● **TASK DETAILS**
All lines from the one with "request_url: https://d-ipv6.mmapiws.com/ant_squire" through the final line below are to be reproduced exactly; omit the others.

(Data records)

⟨

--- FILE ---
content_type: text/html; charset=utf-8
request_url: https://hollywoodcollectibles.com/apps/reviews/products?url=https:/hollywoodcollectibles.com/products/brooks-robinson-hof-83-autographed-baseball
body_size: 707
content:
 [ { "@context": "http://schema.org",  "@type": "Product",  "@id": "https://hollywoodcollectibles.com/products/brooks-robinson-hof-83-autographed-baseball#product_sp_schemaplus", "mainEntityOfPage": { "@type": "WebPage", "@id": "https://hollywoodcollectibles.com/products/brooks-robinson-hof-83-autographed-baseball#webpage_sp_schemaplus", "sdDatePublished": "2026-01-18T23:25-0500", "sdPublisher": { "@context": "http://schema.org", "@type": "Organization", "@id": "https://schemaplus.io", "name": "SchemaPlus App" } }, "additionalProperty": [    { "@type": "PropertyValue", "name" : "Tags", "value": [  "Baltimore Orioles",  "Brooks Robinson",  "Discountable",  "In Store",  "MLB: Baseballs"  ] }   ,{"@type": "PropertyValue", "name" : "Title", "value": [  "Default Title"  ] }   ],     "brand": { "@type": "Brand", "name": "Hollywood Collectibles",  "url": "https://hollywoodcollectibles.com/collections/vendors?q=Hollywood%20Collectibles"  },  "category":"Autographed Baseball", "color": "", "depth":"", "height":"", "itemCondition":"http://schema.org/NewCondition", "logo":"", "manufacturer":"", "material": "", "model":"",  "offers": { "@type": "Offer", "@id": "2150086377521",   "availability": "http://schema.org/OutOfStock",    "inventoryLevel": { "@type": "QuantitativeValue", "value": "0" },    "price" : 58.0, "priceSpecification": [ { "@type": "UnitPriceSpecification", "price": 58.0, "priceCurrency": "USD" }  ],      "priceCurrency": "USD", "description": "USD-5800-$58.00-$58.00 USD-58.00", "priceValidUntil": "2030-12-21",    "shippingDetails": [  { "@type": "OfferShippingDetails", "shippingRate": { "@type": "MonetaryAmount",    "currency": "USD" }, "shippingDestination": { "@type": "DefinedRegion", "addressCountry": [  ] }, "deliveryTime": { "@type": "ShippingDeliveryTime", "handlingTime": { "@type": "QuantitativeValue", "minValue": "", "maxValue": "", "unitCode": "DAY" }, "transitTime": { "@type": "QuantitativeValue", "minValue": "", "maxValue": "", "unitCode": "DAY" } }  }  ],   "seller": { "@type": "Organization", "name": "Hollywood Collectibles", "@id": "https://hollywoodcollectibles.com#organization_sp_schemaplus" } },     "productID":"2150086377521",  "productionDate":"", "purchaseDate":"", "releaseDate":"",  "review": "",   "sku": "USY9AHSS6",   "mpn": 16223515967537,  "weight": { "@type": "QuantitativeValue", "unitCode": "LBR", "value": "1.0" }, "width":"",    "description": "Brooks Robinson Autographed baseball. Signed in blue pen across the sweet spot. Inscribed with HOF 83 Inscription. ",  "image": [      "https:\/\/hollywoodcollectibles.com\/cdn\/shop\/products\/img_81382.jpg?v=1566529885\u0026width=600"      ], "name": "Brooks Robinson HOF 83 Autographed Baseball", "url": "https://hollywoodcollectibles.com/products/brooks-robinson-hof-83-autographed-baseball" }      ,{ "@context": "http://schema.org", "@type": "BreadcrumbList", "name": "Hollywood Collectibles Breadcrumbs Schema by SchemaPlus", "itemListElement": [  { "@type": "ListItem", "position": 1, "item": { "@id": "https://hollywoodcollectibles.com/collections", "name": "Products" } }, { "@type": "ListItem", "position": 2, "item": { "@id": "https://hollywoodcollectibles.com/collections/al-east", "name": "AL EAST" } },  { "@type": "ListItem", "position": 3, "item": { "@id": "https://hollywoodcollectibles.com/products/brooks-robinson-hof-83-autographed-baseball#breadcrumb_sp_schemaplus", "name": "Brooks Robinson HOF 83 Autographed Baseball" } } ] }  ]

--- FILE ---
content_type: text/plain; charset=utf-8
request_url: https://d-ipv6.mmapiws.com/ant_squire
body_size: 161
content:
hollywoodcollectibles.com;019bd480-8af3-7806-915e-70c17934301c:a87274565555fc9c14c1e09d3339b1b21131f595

⟩

● **OUTPUT**
request_url: https://d-ipv6.mmapiws.com/ant_squire
body_size: 161
content:
hollywoodcollectibles.com;019bd480-8af3-7806-915e-70c17934301c:a87274565555fc9c14c1e09d3339b1b21131f595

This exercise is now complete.